When books are maintained on the Generally Accepted Accounting Principles (GAAP) basis, business transactions are usually recorded as per the rules stated by the financial accounting board. On the other hand, if maintained as per the tax basis, transactions are usually recorded in accordance with the Internal Revenue Service code for purposes of calculating taxable income. Nonetheless, businesses should also maintain another set of books known as 704 (b) books which are prepared according to the defined rules in section 704 (b).

What is 704 (b)?

The objective of 704 (b) books is in disclosing extensive economic effect of the partners’ allocation. This will show the partners’ economic interest in the business. As per the defined regulations under section 704 (b), capital accounts are expected to be maintained as per certain rules which are not part of tax or GAAP. In order to pass the safe haven, the partnership agreement demands that the capital accounts are maintained according to regulations of the sub chapter. In case these capital accounts fail to be maintained in a proper manner in the full time of the partnership, the allocations will be assumed to not have significant economic effect. Generally, capital accounts are deemed to be in accordance with regulations of section 704 (b).
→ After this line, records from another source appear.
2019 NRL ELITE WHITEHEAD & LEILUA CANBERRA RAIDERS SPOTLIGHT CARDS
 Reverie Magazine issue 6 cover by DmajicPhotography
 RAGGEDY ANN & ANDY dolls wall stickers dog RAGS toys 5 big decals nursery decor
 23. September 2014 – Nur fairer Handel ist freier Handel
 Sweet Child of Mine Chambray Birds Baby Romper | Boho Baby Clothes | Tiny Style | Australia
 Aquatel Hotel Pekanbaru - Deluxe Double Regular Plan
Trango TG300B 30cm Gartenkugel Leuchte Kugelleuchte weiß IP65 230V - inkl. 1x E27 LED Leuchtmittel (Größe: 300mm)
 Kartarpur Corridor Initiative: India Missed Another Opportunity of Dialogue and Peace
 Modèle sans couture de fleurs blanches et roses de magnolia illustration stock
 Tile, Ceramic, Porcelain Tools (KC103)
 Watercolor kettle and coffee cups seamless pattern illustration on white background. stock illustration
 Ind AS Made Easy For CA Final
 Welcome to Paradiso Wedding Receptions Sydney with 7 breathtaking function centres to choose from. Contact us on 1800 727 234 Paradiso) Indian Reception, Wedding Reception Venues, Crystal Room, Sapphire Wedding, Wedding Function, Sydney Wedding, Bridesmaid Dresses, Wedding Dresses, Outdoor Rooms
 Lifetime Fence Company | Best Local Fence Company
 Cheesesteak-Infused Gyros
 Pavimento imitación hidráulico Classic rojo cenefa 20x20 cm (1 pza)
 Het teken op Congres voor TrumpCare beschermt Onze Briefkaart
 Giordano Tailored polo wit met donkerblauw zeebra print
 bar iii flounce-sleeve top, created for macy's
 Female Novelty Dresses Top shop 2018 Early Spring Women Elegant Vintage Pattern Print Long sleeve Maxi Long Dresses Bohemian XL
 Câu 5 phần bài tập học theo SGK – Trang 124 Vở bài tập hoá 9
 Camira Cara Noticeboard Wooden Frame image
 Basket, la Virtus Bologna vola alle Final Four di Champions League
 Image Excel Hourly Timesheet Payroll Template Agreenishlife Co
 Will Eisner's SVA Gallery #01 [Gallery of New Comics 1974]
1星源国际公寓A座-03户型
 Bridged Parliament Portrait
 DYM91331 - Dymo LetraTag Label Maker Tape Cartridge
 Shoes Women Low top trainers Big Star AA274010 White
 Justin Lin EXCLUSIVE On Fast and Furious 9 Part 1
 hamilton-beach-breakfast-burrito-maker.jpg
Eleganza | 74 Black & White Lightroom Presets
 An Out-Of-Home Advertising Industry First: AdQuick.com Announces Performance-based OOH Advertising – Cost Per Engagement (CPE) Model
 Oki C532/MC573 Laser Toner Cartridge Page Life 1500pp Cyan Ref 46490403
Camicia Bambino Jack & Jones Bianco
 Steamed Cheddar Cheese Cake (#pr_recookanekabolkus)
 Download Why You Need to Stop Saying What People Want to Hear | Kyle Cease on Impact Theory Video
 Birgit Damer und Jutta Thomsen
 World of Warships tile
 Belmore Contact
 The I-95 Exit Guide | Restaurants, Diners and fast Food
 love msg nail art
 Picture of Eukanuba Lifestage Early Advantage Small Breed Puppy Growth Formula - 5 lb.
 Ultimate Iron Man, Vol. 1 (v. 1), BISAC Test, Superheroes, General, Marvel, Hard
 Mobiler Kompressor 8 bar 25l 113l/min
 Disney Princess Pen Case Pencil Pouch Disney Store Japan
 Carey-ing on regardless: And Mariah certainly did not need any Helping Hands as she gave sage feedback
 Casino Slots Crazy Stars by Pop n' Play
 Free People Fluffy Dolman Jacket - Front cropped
For instance, in a partnership business where a partner contributes a property to be part of the business, section 704 (b) requires that the contributing partner’s capital account should be credited with the property’s fair market value. Equally, in case the property is distributed, the distributee’s capital account needs to be debited with the property’s fair market value. There is no exceptional appraisal needed in identifying the fair market value for books maintenance under section 704 (b). All partners may agree on the fair market value for adverse parties and for transactions under armslength.

What is GAAP?

Abbreviated as GAAP, the Generally Accepted Accounting Principles are normally imposed by a business with the objective of bringing a minimum consistency level in the financial statements useful in analyzing organizations for investment purposes. Various businesses adhere to GAAP rules in preparing stakeholders’ financial reports. As opposed to 704 (b), an asset’s fair market value under GAAP is adjusted only on certain events referred to as ‘book down’ or ‘book up’ events. For instance, for a new partner joining a partnership, the already existing partners may prefer restating their capital account in the books whereas for business purposes, they are allowed to document ownership in assets’ appreciation which accrued prior to the partner joining the firm.

Main Differences on GAAP and 704 (b)

Liquidation

During liquidation, proceeds are required to be distributed among partners as per positive capital accounts. They are thus known as Section 704 (b) capital accounts; not GAAP or tax capital accounts. For GAAP, proceeds are distributed amongst the partners as per profit and loss sharing ratios.

Reasons for maintaining GAAP Books and Section 704 (b)

The reason for maintaining Section 704 (b) is because the tax law generally demands it even though one is not expected to show these books on the balance of the partnership’s tax return. Additionally, the books help in identifying the deal’s economic substance. On the other hand, GAAP books should be maintained for purposes of meeting the business’ reporting requirements and showing consistency in financial information to be shown to the shareholders and other business’ stakeholders.